2010年11月29日月曜日

宮古島の伝統工芸品宮古上布

全国には沢山の織物文化がありますが、宮古島にも負けず劣らずの織物文化があります。
日本の麻織物の中には東の越後上布、西の宮古上布と言われる程その名を知られています。

しかし、宮古島では宮古上布という名前は知っているけど実際に着物を持っているという人は
少ないようで、敷居が高い織物ということが一般的な認識のようです。確かに宮古上布の価格は
何百万もする価格で取引されるようですが、それは高級デパートや呉服屋での話ではないかと
思います。

文献によれば、14世紀に朝鮮の船が難破して沖縄の島々を朝鮮人が見聞した記録には既に、
宮古上布らしきものの存在が記されているようで、とても綺麗な織物だと記されております。
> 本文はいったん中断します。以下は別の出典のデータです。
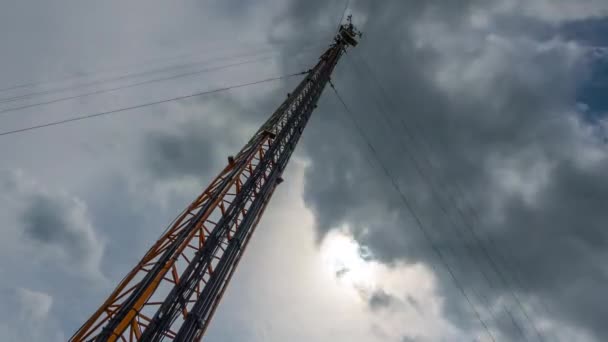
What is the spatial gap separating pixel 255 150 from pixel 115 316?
12.0m

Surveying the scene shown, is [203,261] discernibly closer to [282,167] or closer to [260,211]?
[260,211]

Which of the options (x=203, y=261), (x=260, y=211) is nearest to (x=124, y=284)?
(x=203, y=261)

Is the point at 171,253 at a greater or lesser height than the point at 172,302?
greater

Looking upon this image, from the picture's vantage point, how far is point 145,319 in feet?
44.4

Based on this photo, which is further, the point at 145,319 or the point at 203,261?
the point at 203,261

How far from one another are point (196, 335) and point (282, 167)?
1155 centimetres

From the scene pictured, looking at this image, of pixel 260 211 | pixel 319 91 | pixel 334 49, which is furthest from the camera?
pixel 334 49

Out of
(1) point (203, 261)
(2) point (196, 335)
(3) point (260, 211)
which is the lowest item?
(2) point (196, 335)

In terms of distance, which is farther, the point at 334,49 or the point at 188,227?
the point at 334,49

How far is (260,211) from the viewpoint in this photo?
2058cm

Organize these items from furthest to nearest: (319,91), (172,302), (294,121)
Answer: (319,91), (294,121), (172,302)

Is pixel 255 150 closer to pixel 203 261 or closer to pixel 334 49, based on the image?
pixel 203 261

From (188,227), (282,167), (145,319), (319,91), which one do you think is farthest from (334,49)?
(145,319)

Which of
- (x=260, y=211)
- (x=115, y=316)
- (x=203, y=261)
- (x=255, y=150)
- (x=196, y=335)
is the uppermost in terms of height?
(x=255, y=150)
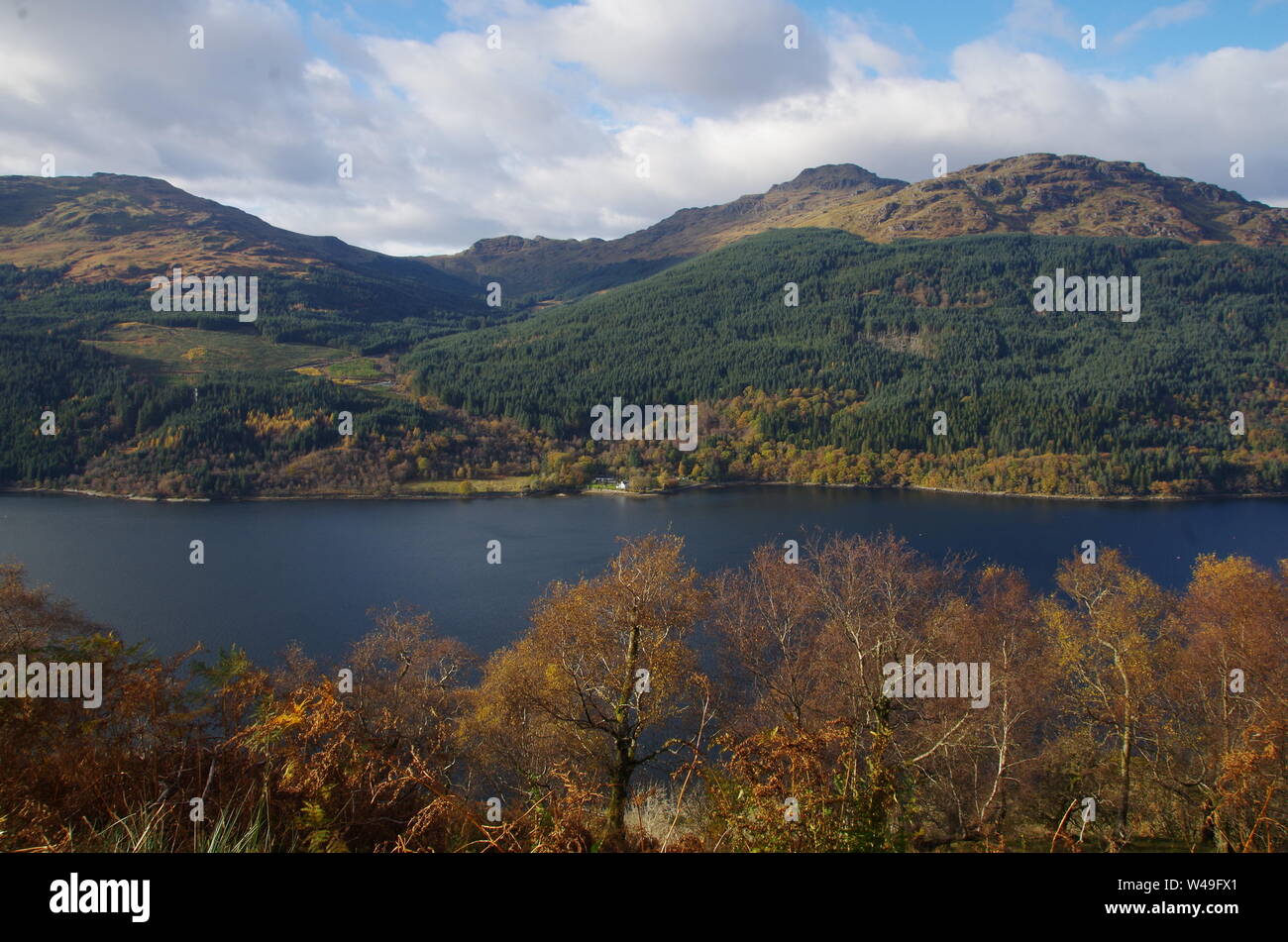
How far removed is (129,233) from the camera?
151 meters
宮古上布が広く知られるようになったのは、17世紀に稲石という方が琉球国王に献上したところ
国王が大変気に入り、宮古島の貢布となってからのようですが、歴史的にはこのことで宮古島は
大変厳しい税に苦しんだと言われます。それだけ、美しく、技術の高い織物であったとも言えます。

琉球が薩摩の支配下にあった時代には宮古上布は薩摩上布として、江戸の町で大変な人気が
あったという事ですが、宮古の名前が薩摩になっていたとは、なんとも悲しい気持ちになります。

しかし、一方では薩摩が江戸に宮古上布を広めたとも言えますので、良いとも悪いとも言えません。
それにしても時代の変遷のなかで宮古上布は数奇な運命を辿ってきたのです。現在でも昔の技法
で作り続けられる織物があるなんて、やっぱり少しは自慢してもいいのではないかと思います。